(RECORDS SHOWN)

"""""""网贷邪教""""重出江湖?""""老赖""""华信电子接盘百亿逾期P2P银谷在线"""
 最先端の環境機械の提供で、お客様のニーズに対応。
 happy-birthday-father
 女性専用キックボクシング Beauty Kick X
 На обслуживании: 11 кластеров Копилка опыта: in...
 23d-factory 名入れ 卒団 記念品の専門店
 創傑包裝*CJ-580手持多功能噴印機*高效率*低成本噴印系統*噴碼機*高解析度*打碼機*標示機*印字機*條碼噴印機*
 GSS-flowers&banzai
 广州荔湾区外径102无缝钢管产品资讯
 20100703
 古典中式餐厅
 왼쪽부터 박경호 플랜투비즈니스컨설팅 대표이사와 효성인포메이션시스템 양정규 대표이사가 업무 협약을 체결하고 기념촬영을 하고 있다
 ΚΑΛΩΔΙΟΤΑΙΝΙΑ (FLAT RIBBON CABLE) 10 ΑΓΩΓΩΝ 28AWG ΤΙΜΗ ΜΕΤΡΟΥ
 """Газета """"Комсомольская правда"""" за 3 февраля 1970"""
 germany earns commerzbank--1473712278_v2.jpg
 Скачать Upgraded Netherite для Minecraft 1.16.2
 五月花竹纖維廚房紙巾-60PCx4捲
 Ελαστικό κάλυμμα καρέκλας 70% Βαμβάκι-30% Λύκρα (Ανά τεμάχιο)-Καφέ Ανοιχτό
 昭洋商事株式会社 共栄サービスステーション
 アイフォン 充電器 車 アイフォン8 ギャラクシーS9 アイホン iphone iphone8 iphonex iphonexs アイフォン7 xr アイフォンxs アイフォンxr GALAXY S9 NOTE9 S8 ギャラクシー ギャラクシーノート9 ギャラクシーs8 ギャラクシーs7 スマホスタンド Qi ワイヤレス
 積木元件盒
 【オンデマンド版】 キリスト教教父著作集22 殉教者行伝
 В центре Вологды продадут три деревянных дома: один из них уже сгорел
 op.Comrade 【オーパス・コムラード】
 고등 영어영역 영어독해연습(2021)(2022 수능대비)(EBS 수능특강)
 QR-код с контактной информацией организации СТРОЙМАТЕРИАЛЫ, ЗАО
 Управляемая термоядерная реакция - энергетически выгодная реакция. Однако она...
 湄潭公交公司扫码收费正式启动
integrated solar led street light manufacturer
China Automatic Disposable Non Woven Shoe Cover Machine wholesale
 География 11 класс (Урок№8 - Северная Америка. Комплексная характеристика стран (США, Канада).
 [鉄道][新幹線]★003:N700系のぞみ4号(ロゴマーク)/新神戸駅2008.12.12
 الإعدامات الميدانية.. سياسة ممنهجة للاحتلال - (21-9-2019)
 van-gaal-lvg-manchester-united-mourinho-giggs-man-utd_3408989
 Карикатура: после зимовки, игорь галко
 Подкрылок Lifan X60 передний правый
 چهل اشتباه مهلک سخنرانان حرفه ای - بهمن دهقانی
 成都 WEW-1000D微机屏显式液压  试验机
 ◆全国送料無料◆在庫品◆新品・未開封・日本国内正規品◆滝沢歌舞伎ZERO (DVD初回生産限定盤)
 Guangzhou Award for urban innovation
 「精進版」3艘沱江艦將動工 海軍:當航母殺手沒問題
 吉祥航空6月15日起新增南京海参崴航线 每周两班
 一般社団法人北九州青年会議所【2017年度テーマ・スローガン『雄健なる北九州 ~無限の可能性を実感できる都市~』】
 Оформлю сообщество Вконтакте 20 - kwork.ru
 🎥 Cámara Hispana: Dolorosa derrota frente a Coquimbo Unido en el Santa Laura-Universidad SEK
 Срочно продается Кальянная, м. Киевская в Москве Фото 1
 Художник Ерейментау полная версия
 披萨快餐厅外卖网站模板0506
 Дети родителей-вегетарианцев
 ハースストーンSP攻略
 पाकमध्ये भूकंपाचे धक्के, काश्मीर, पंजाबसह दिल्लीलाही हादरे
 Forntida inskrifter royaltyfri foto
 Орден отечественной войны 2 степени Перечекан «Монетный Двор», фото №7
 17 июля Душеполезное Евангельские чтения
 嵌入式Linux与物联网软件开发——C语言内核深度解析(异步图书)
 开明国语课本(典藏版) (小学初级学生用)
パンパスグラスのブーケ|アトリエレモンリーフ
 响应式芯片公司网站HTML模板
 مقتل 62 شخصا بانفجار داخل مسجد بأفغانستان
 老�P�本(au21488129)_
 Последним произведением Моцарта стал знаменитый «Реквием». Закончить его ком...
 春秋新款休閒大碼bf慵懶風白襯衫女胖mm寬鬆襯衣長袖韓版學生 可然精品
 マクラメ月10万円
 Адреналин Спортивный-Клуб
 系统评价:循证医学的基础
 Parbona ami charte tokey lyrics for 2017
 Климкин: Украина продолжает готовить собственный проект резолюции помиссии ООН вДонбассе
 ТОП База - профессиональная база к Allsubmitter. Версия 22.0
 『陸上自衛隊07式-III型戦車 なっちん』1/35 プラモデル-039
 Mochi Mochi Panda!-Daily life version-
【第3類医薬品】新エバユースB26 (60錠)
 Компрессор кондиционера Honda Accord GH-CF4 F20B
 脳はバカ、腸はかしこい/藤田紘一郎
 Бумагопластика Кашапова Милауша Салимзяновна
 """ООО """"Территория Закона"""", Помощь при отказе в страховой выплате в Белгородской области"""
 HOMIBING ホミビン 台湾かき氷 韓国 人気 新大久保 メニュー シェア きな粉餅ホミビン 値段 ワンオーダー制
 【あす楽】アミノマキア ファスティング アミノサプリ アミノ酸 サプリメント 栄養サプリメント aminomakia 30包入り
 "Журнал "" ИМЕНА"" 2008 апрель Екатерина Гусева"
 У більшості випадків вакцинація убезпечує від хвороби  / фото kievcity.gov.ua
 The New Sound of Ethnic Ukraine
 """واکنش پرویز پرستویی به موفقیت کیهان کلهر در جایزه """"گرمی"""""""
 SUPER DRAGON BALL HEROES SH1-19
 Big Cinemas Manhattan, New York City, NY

(End RECORDS SHOWN)

YOUR INSTRUCTIONS: The expected answer is an exact copy of the lines beginning at the one with "栄養サプリメント aminomakia 30包入り" and running to the end of the entries above.

COMPLETED TASK:
 【あす楽】アミノマキア ファスティング アミノサプリ アミノ酸 サプリメント 栄養サプリメント aminomakia 30包入り
 "Журнал "" ИМЕНА"" 2008 апрель Екатерина Гусева"
 У більшості випадків вакцинація убезпечує від хвороби  / фото kievcity.gov.ua
 The New Sound of Ethnic Ukraine
 """واکنش پرویز پرستویی به موفقیت کیهان کلهر در جایزه """"گرمی"""""""
 SUPER DRAGON BALL HEROES SH1-19
 Big Cinemas Manhattan, New York City, NY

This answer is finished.